Rather than yawning vistas to be mapped, gorges the bottom of which strike sublime fear in the heart of one’s existential fears about mortality and infinity, the great open space of the West came to be seen as beautiful in its own right. Gwynn’s work expresses “a new kind of artistic encounter with nature” that “dispenses with the landscapist’s traditional props for evoking human associations-nostalgia, sentimentality, and the merely picturesque” (Gwynn 155). In modern times the Earth appears as art in itself; likewise, if we step back and look at our educational journey, there’s nothing out of place, per se. Instead of asserting a narrative design, akin to a colonialism of the mind, Gwynn “plays thoughtfully with formal questions-moods of line, textures of surfaces, subtle harmonies of color” and these express some of the deeper sensations of the human experience (Gwynn 153).
Asking ourselves daily how we are feeling in our studies helps to personalize the experience just as does an artist’s living near the landscape s/he paints. Not sure if you feel up to memorizing those key course terms?
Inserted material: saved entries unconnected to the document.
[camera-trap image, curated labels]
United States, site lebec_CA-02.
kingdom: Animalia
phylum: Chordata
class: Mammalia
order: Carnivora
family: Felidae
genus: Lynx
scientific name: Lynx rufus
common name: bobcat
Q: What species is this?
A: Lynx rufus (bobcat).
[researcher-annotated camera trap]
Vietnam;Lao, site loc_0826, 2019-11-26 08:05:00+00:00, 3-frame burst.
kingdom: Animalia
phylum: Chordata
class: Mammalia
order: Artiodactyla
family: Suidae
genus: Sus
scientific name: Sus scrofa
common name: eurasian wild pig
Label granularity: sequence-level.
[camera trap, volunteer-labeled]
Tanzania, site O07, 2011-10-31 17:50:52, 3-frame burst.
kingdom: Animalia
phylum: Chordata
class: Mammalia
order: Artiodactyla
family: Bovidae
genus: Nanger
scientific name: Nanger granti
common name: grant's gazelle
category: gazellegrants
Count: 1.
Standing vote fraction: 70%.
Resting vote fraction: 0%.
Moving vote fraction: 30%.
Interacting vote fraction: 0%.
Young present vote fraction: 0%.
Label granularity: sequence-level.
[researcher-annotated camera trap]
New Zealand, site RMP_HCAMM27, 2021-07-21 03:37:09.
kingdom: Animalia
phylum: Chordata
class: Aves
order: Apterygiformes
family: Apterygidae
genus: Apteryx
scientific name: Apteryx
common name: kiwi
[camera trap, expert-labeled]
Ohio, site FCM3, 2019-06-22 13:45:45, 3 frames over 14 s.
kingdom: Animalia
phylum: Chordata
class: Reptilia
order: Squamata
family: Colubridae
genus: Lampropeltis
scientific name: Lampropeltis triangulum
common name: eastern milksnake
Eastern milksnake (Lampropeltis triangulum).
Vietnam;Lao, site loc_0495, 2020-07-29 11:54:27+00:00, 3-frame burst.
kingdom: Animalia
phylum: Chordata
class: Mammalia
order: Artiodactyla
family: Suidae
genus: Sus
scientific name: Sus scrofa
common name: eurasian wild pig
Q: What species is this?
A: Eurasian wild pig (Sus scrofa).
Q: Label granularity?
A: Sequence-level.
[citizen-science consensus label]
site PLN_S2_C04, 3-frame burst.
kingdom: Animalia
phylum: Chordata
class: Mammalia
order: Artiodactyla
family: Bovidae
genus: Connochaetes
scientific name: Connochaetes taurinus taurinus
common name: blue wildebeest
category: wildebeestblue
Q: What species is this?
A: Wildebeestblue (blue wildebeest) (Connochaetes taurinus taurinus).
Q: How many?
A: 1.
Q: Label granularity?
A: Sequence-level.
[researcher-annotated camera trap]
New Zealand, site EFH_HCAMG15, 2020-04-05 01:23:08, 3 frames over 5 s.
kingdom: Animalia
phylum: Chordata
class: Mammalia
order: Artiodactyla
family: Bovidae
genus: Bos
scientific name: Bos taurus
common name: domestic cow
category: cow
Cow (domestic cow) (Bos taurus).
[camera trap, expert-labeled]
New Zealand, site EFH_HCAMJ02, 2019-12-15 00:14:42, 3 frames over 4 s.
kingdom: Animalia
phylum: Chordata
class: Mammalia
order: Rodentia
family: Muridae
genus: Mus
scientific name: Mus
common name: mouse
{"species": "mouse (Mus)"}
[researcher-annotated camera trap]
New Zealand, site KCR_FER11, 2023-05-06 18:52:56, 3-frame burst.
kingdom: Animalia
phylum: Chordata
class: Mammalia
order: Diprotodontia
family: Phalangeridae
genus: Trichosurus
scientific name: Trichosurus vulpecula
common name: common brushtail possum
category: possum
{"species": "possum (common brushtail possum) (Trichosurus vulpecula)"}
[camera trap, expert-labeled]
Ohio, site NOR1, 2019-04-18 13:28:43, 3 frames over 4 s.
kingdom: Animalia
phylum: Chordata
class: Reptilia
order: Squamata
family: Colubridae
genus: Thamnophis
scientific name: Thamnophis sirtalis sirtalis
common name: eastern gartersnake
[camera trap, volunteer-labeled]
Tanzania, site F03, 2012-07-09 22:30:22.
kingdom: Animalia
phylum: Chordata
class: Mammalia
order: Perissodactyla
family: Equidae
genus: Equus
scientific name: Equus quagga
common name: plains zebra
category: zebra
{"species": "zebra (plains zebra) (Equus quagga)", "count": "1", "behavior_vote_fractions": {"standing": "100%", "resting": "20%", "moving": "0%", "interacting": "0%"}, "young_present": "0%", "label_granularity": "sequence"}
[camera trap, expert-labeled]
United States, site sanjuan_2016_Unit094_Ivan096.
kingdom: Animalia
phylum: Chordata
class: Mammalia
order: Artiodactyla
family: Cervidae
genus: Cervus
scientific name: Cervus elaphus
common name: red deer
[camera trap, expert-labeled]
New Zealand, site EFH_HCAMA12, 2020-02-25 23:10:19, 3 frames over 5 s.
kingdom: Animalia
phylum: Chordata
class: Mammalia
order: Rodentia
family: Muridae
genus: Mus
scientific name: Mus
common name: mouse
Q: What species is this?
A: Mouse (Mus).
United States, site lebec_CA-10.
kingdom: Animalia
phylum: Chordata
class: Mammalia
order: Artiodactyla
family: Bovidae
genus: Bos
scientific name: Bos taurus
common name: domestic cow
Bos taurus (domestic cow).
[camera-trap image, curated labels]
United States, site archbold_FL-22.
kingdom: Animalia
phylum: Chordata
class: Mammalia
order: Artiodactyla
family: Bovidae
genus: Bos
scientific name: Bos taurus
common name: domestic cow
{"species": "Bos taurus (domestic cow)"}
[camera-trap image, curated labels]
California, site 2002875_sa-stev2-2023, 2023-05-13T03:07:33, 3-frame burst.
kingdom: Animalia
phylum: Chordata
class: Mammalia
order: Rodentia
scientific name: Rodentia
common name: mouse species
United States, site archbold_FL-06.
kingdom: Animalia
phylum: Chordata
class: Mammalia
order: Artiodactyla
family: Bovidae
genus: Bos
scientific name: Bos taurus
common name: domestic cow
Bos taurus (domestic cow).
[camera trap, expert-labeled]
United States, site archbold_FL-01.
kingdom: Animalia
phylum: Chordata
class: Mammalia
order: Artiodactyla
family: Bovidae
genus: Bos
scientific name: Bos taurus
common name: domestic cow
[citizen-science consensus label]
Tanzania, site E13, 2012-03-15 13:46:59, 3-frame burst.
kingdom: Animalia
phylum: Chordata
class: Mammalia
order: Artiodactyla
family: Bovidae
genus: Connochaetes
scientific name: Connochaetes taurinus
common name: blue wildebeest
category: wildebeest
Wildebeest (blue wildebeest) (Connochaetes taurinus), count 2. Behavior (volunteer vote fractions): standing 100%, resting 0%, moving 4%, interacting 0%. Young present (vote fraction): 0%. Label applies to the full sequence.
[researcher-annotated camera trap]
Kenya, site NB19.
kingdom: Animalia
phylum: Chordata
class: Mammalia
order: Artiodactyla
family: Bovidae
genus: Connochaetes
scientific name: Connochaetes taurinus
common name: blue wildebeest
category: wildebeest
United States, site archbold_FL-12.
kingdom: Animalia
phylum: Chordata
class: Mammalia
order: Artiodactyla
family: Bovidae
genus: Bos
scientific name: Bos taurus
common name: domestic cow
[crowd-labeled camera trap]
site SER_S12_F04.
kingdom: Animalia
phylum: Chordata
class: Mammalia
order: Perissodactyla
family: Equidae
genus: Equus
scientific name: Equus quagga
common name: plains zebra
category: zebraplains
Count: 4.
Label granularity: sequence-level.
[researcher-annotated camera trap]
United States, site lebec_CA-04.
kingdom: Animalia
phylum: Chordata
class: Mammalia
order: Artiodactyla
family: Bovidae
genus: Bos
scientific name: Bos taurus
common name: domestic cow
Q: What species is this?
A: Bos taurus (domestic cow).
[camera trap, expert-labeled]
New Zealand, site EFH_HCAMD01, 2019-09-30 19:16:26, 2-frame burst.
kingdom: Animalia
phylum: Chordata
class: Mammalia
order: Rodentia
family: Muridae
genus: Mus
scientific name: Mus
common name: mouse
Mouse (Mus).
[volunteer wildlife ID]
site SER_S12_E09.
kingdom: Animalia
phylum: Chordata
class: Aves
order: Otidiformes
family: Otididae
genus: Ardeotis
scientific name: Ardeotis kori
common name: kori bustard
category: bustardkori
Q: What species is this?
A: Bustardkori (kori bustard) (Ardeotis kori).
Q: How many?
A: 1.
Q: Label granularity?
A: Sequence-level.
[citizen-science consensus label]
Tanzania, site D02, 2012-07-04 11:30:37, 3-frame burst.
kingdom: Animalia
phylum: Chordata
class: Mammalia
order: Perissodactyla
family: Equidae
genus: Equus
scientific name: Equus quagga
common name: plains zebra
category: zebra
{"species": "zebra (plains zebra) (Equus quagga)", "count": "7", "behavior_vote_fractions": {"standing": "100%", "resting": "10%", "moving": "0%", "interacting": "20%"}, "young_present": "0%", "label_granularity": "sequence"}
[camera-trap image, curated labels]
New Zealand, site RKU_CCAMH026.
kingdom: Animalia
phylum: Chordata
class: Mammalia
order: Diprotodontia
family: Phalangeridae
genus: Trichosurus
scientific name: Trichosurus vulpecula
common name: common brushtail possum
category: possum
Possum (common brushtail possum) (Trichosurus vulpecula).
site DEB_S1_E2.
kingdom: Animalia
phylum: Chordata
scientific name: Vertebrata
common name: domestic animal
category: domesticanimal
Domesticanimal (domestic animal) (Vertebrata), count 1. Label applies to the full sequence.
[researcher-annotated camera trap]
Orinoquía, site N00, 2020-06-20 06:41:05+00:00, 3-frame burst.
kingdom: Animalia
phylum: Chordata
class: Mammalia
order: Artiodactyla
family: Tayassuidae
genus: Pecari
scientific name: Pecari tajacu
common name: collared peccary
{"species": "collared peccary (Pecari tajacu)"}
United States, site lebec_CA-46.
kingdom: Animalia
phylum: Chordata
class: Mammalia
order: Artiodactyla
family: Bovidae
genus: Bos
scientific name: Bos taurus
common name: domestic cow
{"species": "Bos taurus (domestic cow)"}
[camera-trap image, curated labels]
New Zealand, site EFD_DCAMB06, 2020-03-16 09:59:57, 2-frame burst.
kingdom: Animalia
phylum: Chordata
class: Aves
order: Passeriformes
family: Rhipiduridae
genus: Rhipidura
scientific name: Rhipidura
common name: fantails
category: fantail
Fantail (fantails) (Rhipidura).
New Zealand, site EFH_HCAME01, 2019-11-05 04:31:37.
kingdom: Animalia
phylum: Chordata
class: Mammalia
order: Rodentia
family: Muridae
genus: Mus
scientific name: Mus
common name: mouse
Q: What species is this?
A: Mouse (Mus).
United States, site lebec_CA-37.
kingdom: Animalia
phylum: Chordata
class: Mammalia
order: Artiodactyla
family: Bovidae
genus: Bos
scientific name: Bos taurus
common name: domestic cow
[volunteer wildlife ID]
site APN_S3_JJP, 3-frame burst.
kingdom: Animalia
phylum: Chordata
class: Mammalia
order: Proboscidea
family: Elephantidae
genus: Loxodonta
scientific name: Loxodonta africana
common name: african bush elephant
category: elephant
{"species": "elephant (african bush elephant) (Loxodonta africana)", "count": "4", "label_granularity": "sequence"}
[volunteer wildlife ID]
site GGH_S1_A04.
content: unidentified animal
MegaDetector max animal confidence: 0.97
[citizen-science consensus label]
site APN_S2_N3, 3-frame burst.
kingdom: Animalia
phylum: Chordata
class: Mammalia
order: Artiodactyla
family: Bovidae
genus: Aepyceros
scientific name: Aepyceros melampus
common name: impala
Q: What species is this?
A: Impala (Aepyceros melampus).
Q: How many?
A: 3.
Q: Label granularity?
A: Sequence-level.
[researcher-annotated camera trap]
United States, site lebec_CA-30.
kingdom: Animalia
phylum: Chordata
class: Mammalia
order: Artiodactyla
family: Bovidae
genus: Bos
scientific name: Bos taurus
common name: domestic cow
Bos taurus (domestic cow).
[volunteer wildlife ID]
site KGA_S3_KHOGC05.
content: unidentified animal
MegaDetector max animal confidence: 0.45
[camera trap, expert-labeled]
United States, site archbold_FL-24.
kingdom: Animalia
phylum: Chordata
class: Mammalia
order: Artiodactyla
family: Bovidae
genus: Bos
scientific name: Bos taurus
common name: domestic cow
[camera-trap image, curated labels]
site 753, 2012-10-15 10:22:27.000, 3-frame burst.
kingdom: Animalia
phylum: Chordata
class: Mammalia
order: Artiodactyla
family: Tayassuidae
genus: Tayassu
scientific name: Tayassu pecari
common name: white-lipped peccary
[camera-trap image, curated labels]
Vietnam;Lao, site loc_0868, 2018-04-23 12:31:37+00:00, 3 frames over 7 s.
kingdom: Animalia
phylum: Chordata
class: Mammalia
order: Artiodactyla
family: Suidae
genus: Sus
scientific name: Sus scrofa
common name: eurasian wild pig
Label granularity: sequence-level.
Maybe paint about it for awhile or take some photos of spring sprouts! If there is one truth truer than all the others at AU it surely is that, if we are to succeed, we have to be enjoying, or at least appreciating, the process. Rome wasn’t built in a day, and certainly not by mindless automatons slaving away with only their future goals in sight; this nose-to-the-grindstone mentality can only burn itself out. At AU, if our mind’s on just our goals, then the material we are presently learning will struggle to find permanent purchase on our minds. Just as the West ceased appearing as an ominous wild to be tamed, our studies can take on a gentler hue as they stimulate our creative instincts. And while I’m not saying we should paint the past in rosy hues, it helps to find a perspective that allows us to see progress even in our failures. Canyons are beautiful even if we don’t bridge every single one.
References
Gwynn, W. (1996). ‘Landscape Painting and the Social Meaning of the Earth’. In Contested Terrain: Myth and Meanings in Southwest Art. Albuquerque: University of New Mexico Press.